# Exercise set:
A. Repeat the text about Loni below from "Loni is 35 km" up to and including "passengers a year.".
B. Using the text about Loni below, answer:
(i) How far is Loni from Indira Gandhi International Airport?
(ii) In what year did GAIL commission its LPG pipeline from Jamnagar to Loni?
(iii) How much LPG can GAIL's LPG pipelines transport each year?

# Text excerpt:
*** Begin section ***

Loni is 35 km from Indira Gandhi International Airport, located at Palam, which is the primary international airport of the National Capital Region of Delhi. With the commencement of operations at the new Terminal 3, Indira Gandhi International Airport has become India's and South Asia's largest aviation hub, with a current capacity of more than 46 million passengers a year.

==Loni Gas Pipeline==
In 2001, GAIL commissioned the world's longest, and India's first, cross-country LPG transmission pipeline, from Jamnagar to Loni. GAIL's LPG transmission business includes the 1927-km LPG pipeline network that connects the western, northern and southern parts of India. This includes the world's longest exclusively LPG pipeline from Jamnagar, Gujarat, to Teela Loni, near Delhi (another 70 km having been added to this system between Kandla and Samakhiali in Gujarat, to facilitate the transportation of LPG imported at Kandla port). GAIL's LPG pipelines can transport 3.8 million tonnes per year of LPG, and have the capacity to supply more than 20% of the LPG consumed in the country. There are huge gas distribution terminals in Loni. IOCL, BPCL and HPCL are supplying cooking gas from there to north India.

*** End section ***

# Material provided:
*** Begin section ***

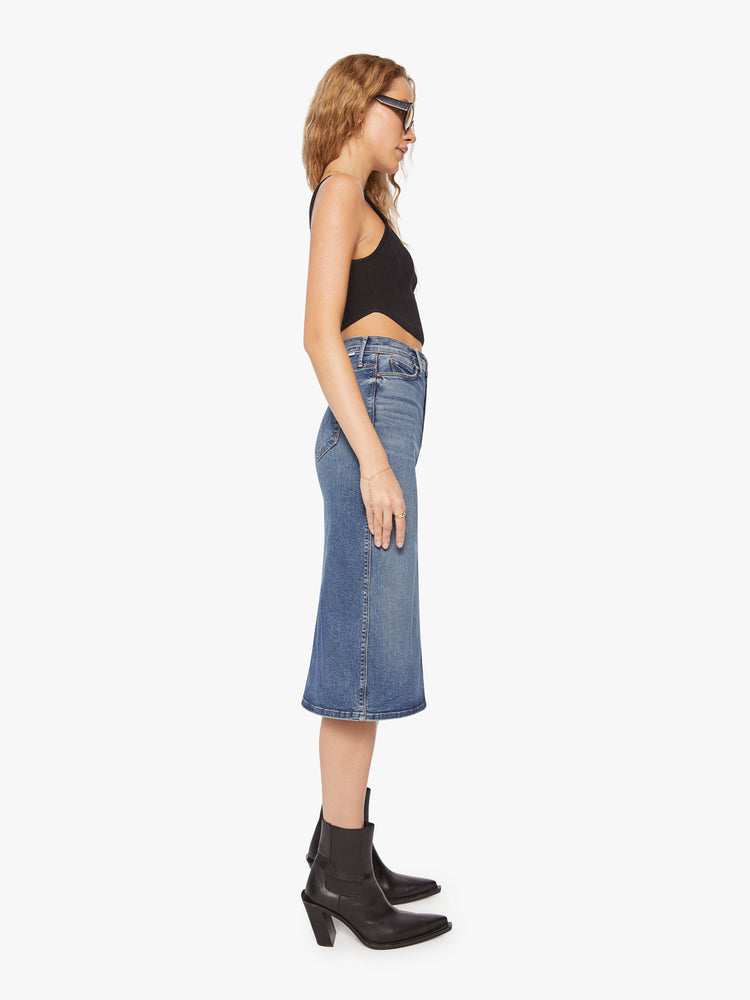 Side view of a woman high waisted denim midi skirt with an A-line fit and a clean hem that hits just below the knee in a mid-blue wash.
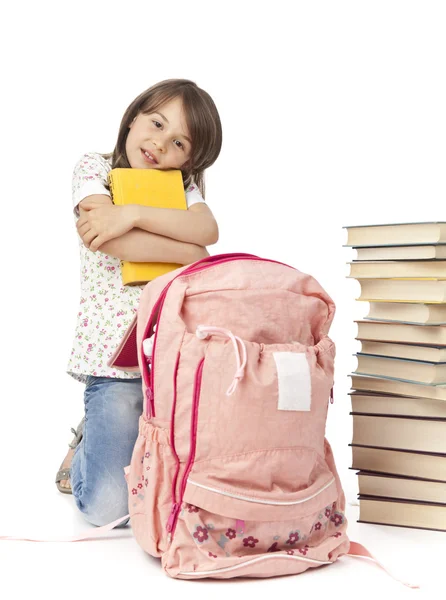 Schülerin mit Bücherrucksack — Stockfoto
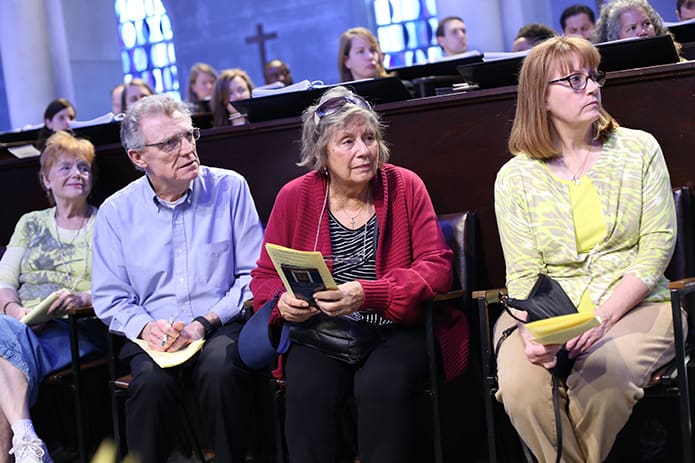 Sitting in chairs along the center aisle, between the prayer stalls, (l-r) Betty Canfield of St. Lawrence Church, Lawrenceville, and John and Anna Gallagher and Susan Parrott of St. James Church in Madison listen to Archbishop Wilton D. Gregory’s homily at the Monastery of the Holy Spirit, Conyers. Photo by Michael Alexander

*** End section ***

# Task solutions:
A.
Loni is 35 km from Indira Gandhi International Airport, located at Palam, which is the primary international airport of the National Capital Region of Delhi. With the commencement of operations at the new Terminal 3, Indira Gandhi International Airport has become India's and South Asia's largest aviation hub, with a current capacity of more than 46 million passengers a year.

B.
(i) 35 km
(ii) 2001
(iii) 3.8 million tonnes